Un hombre que guiaba a un grupo de japoneses le golpeó el tobillo con un carro en el que llevaba equipaje suficiente como para vestir a todo Tokio durante décadas.
—Ay, esquiusmi —dijo el hombre, en un inglés tan musical como rústico.
—No pasa nada —dijo Sara, masajeando su tobillo.
—Híjole, pensé que era usted gringa. Como es tan alta y tan güera… [3]
—¿Perdón? —preguntó Sara, sin comprender ni una palabra.
—Nada, güerita. Con permiso —dijo el asesino de tobillos, casi cantando, y se alejó despreocupado con sus japoneses, que se movieron tras él con la misma coordinación que un banco de sardinas.
Sara levantó la tela de su vaquero para ver su tobillo. Tenía la piel arañada y empezaba a sangrar. Juan se acercó a ella, le puso la mano en la cintura y le preguntó con ternura:
—¿Estás bien?
Puede que fueran los nervios, el cansancio o el calor. La cuestión es que Sara se incorporó y se giró hacia Juan con el firme propósito de abrazarlo y decirle que sí, que estaba bien, y que siempre lo estaría mientras siguieran juntos. Pero no lo hizo. Una imagen insólita, increíble, casi grosera, llamó su atención antes siquiera de que pudiera establecer contacto visual con su marido. Una imagen que provocó que Sara no dudara en soltar la silla de Loreto ni en apartar a Juan de un empujón para dar unos pasos adelante y observarla con suma atención.
A tan solo unos metros, en un rincón apartado, una hermosa mujer trataba de esconder su impaciencia tras unas oscuras gafas de sol. Era una mujer bellísima y sofisticada, de esas que llaman la atención con su sola presencia pero que, además, cargan su outfit de exclusividad. Llevaba su melena rubia recogida en una original trenza de raíz que desvelaba un cuello esbelto y una piel sedosa, ligeramente bronceada. Su vestido, negro y sin mangas, tenía un corte tan exquisito que habría hecho parecer una princesa incluso a Jason Momoa. Se ceñía a su cuerpo con elegancia y llegaba hasta la altura justa para descubrir unas rodillas firmes y unas piernas de escándalo, en parte gracias a unos finísimos zapatos de tacón que hacían juego con un bolsito que la mujer llevaba en el brazo con el estilo de una diosa.

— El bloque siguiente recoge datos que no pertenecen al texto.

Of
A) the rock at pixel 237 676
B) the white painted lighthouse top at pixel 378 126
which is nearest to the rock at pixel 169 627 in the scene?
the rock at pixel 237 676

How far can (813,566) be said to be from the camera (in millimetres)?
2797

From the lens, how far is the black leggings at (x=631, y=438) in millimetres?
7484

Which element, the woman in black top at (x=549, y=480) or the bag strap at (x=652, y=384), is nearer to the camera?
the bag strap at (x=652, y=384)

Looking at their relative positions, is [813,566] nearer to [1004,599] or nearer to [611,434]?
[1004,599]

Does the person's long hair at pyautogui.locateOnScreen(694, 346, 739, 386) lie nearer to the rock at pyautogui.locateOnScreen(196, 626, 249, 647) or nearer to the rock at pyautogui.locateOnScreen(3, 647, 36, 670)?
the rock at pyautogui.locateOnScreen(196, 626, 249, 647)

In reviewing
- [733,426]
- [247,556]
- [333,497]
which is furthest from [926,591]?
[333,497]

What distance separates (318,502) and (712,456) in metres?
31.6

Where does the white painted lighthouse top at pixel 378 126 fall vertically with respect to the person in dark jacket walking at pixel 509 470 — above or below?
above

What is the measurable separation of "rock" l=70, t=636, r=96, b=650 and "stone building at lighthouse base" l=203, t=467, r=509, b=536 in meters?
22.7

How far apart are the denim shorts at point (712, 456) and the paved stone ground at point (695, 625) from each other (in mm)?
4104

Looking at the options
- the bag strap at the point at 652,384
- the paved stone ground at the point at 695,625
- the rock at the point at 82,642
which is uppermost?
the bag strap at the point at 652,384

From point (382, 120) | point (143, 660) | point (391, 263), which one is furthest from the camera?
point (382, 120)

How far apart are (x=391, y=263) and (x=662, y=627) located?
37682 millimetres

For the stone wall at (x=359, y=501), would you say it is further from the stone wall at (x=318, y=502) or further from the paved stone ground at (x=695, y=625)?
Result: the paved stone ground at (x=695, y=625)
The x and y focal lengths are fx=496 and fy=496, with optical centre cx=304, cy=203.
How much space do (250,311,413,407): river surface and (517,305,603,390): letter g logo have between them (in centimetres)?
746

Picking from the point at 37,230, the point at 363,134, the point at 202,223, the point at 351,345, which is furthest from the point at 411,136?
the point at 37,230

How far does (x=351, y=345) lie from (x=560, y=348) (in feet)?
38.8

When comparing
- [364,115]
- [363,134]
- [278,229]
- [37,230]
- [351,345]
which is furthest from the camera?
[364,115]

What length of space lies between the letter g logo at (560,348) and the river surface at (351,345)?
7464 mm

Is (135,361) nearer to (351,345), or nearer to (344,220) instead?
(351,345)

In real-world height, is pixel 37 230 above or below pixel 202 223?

—No puede ser —murmuró Sara, plantada entre la multitud como una fría estatua.
Y, como si hubiera distinguido una voz familiar entre el guirigay que reinaba en el aeropuerto, la mujer elegante se giró hacia ella, deslizó sus gafas hasta la punta de su nariz con un movimiento más que estudiado y, durante un breve instante, sonrió.